Musharraf also ruled out making a request for clemency if he is convicted by the special court formed for the high treason trial - the first time a military ruler has faced criminal charges in Pakistan's history. (Agencies)
The 70-year-old former President expressed regret that Kayani, who was appointed by Musharraf and retired last month, did not support him when he was charged with treason.
"I will not request pardon (if convicted)...I will not opt for any solution which creates an impression that I acted out of fear," he said in an interview aired by a news channel on Sunday night.
Musharraf has been charged with treason for imposing emergency in 2007. If convicted, he faces life imprisonment or the death penalty.

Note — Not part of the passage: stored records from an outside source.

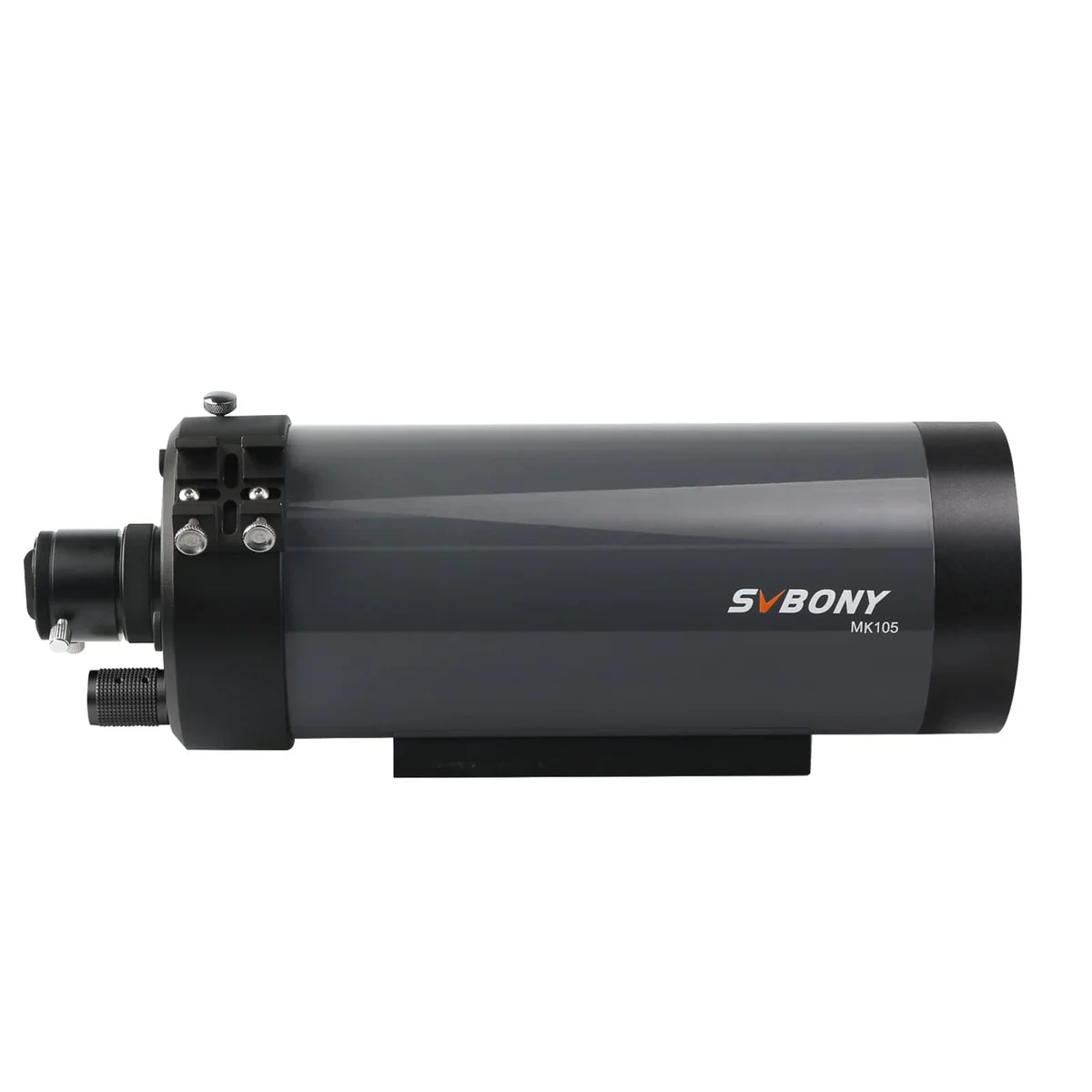 SVBONY MK105 Maksutov-Cassegrain Telescope (F9382A) - Astronomy Plus ...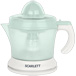������������� SCARLETT SC-1011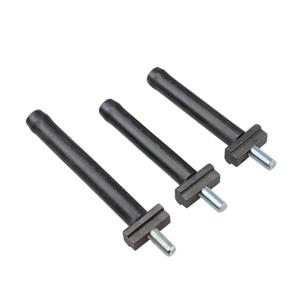497998-universalverktyg-for-reparation-av-lasstift-tip-top-svart-tu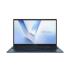 Asus VivoBook 17 X1704VA-AU1375WZ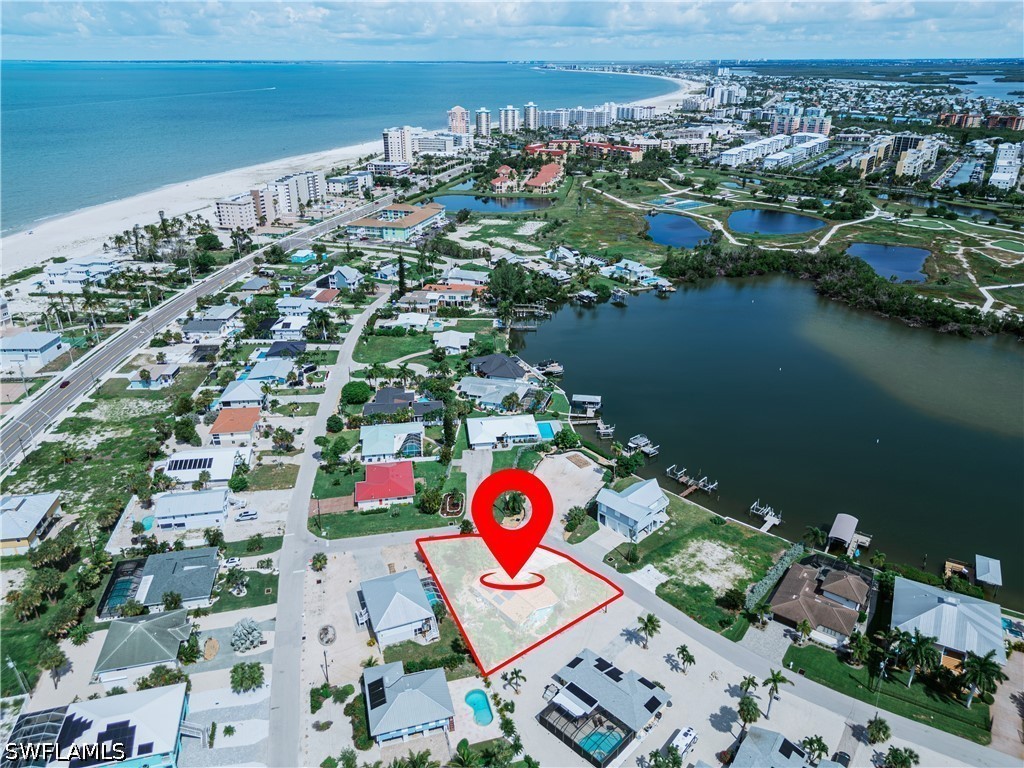 Residential for Sale in Laguna Shores, photo 7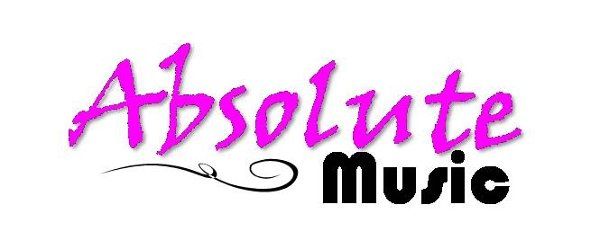 Absolute Music, LLC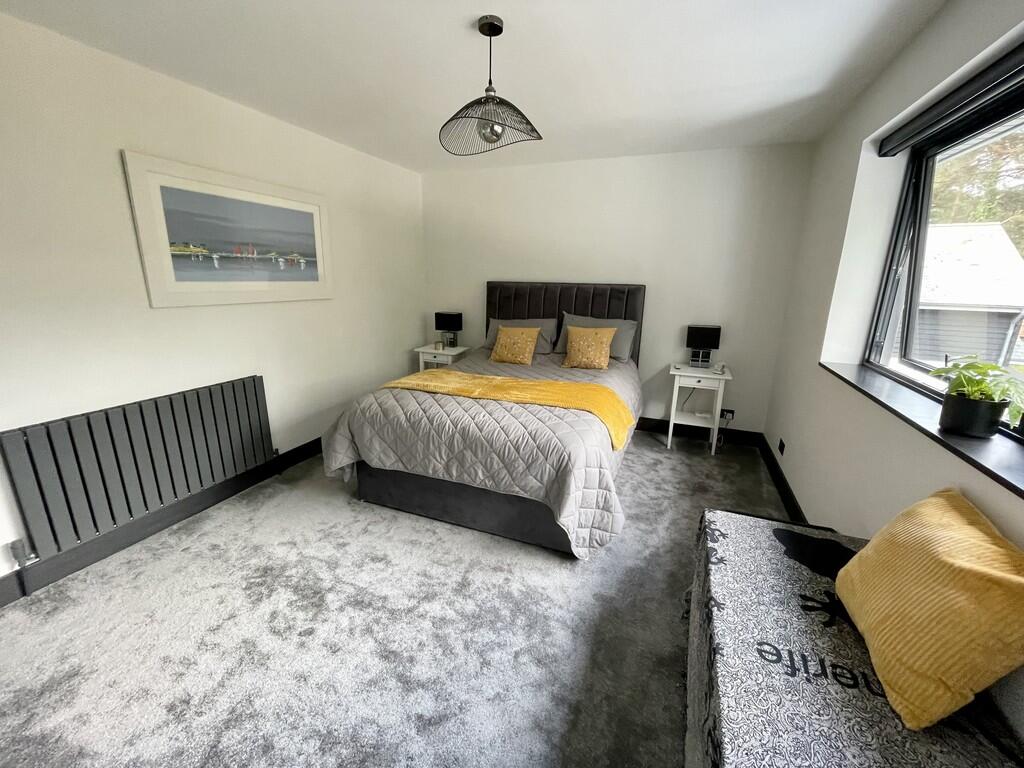 Additional image 24 of Ashwood Drive, Broadstone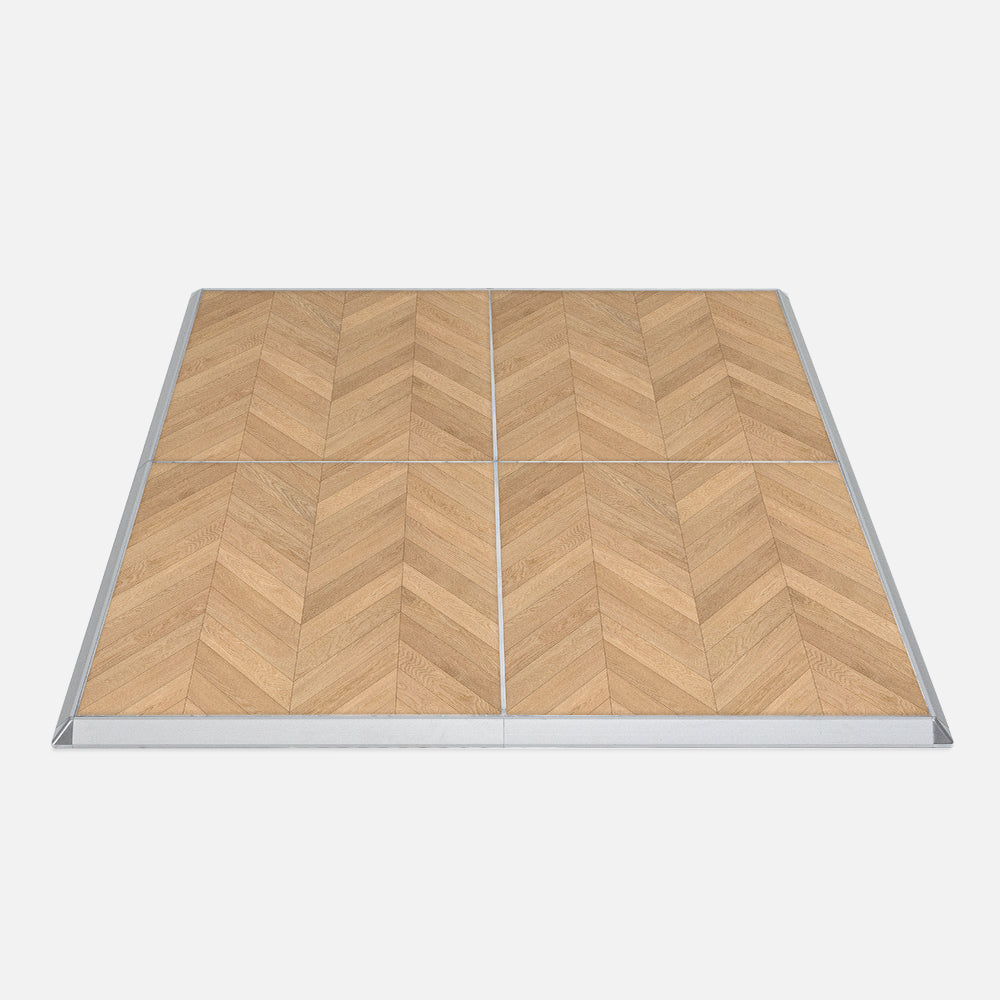 PORTABLE FLOOR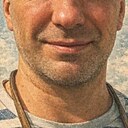 Василий, 48 лет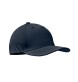 CAPO - Cappellino da baseball a 5 pannell FullGadgets.com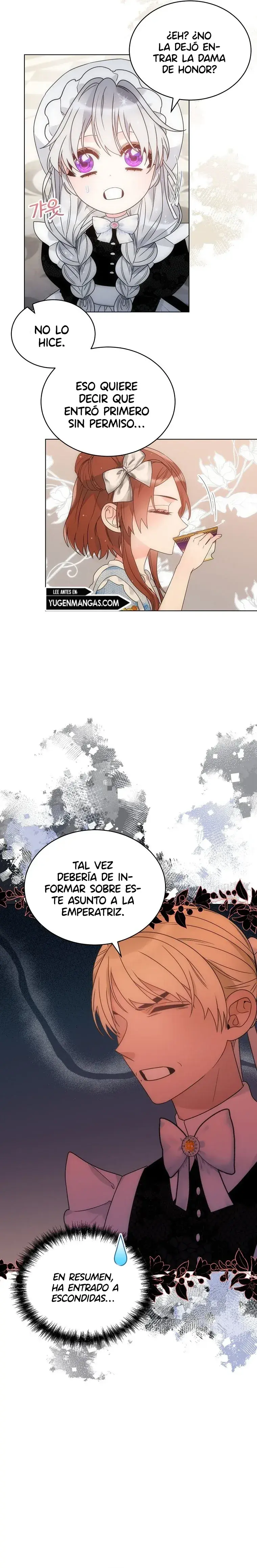 Capitulo 57 page 10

"I have no regrets. I came back to Pakistan to face cases against me and because people wanted change," he said, speaking about his return to the country in March after several years in self-exile.

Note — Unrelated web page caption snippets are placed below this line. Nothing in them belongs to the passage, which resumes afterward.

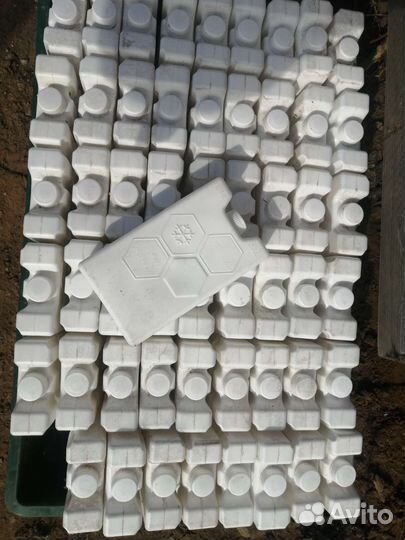 Аккумулятор холода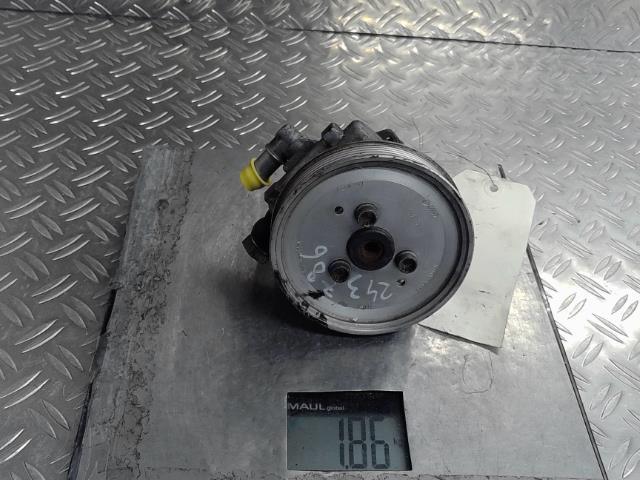 Pompe direction assistee Audi A6 C6 (4F2) 3.0 tdi quattro (2004-2006) 4 portes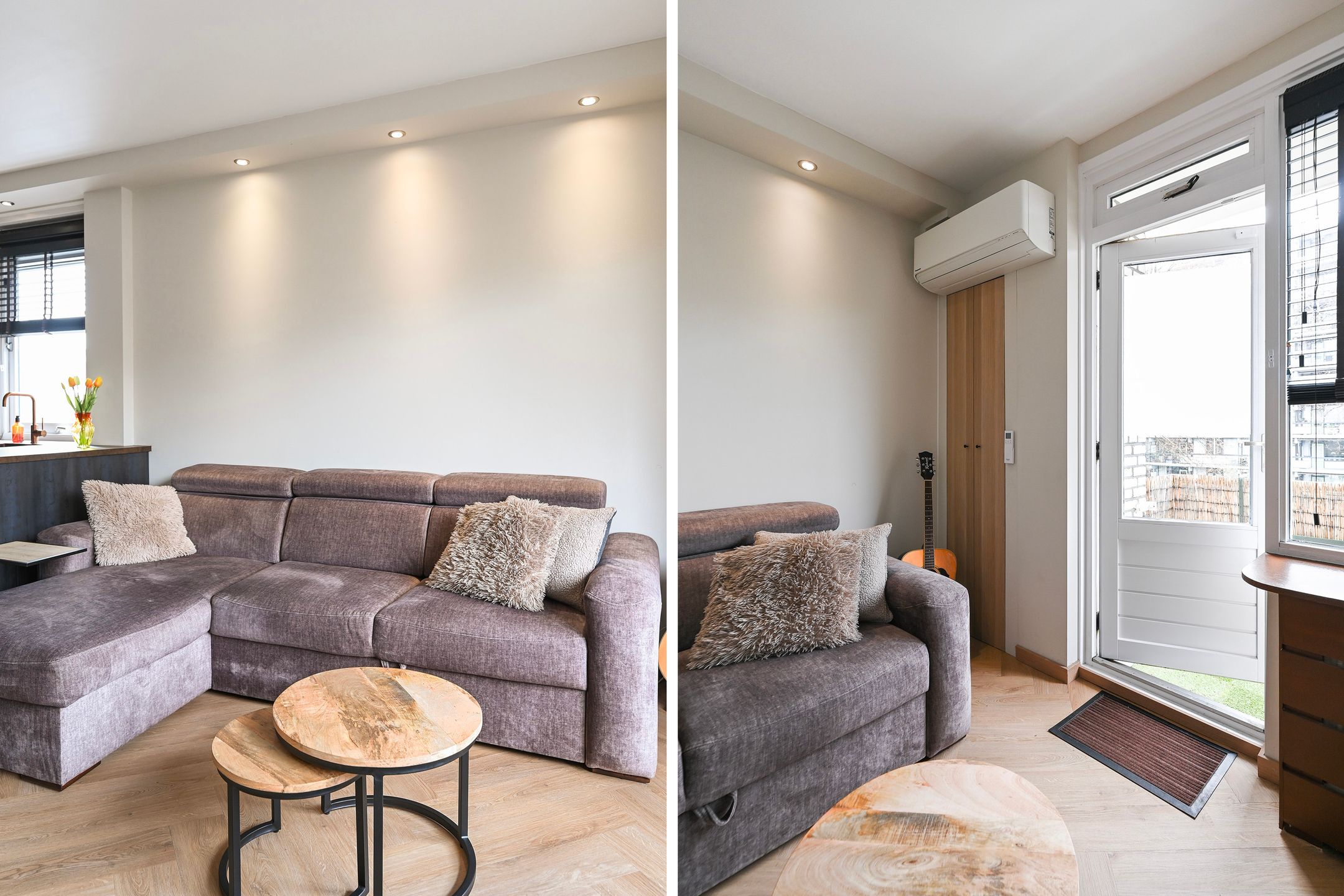 Photo 6 of Sint Martinuslaan 139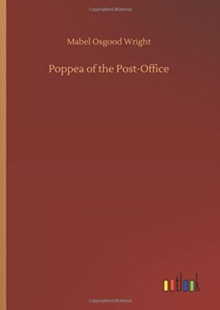 Image for Poppea of the Post-Office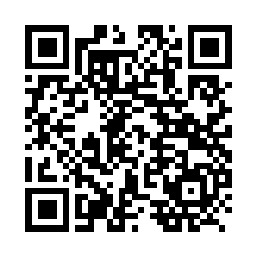 Scan to watch video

Musharraf also said he had not expected he would be charged with treason. "Yes, you can say it was my misjudgment...I did not expect Article 6 would be thrown at me," he said, referring to the constitutional provision that covers treason.
"He (Kayani) was kept in the loop in pretty much all consultations – from those pertaining to internal matters to the Middle East – and he should have submitted an affidavit during proceedings of the Iftikhar Chaudhry case. This is something he should be asked to explain," Musharraf said.

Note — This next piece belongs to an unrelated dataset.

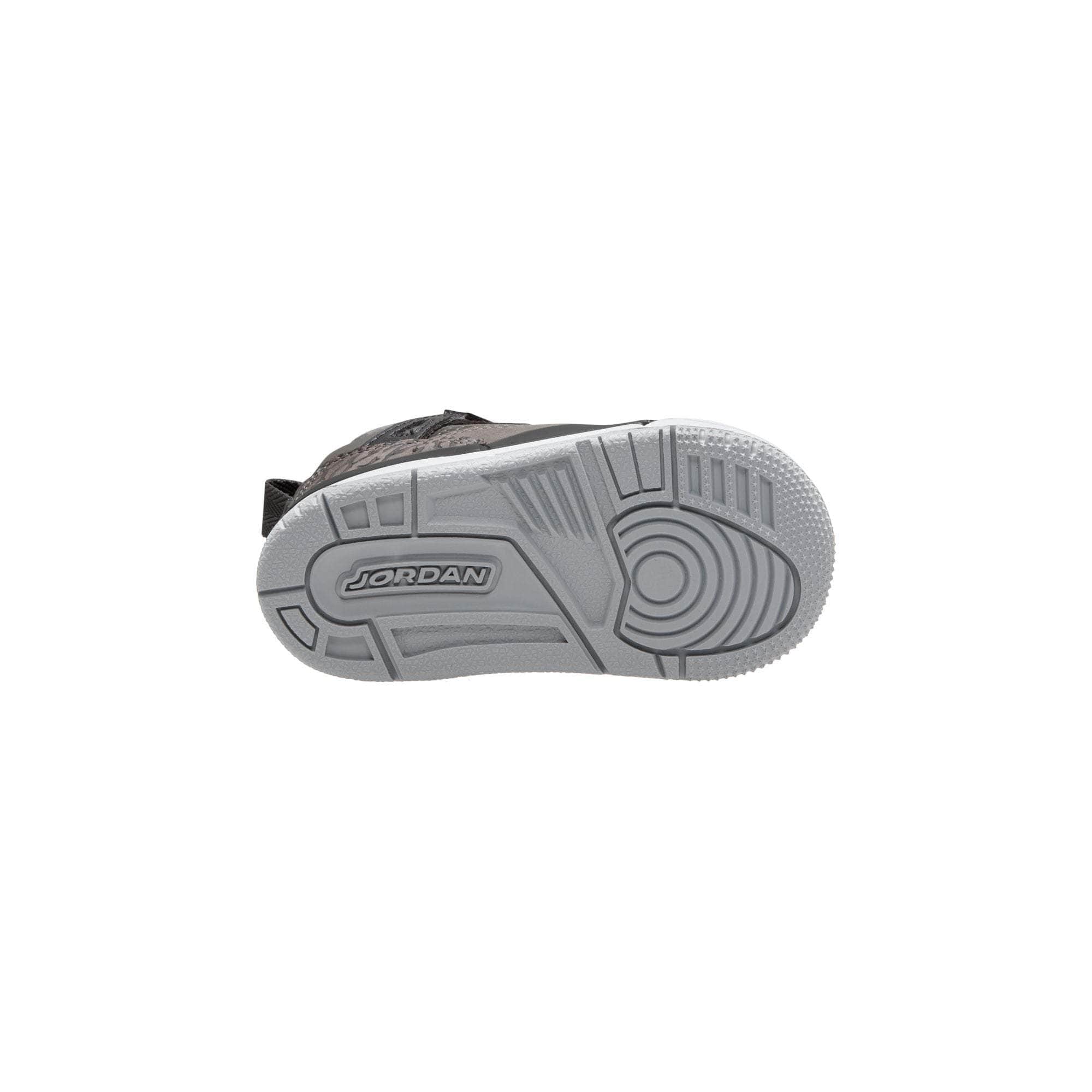 Air Jordan Spizike Low - Toddler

Kayani was the only senior army commander who did not level allegations against former Supreme Court Chief Justice Chaudhry when Musharraf deposed him in 2007.
Musharraf said it was strange that despite being the one "grieved" by the coup in October 1999, Prime Minister Nawaz Sharif had so far shown no interest in pursuing treason charges against him.
"He (Sharif) is probably avoiding it because it may open a Pandora’s box for him...I was on board a flight at the time and the action was taken on the ground," he said.
Musharraf came to power in 1999 by ousting Sharif government in a bloodless coup. He remained in office till 2008, when he resigned after being threatened with impeachment.
Asked if it was improper for an elected premier like Sharif and his colleagues to be sent to jail by the army, Musharraf replied, "Is it not improper that a flight carrying the country's army chief is told it cannot land in Pakistan and instructed to land in India instead."
He refuted allegations that Sharif and his colleagues were mistreated by the army after the coup.
"Frankly speaking, Nawaz Sharif was provided good food and all facilities in Attock Fort, and he was later shifted to an army mess...The people did not face any hardship," he said.
The country should not have to suffer for a "personal vendetta" against him, he added.
Musharraf also ruled out making a request for clemency if he is convicted by the special court formed for the high treason trial - the first time a military ruler has faced criminal charges in Pakistan's history.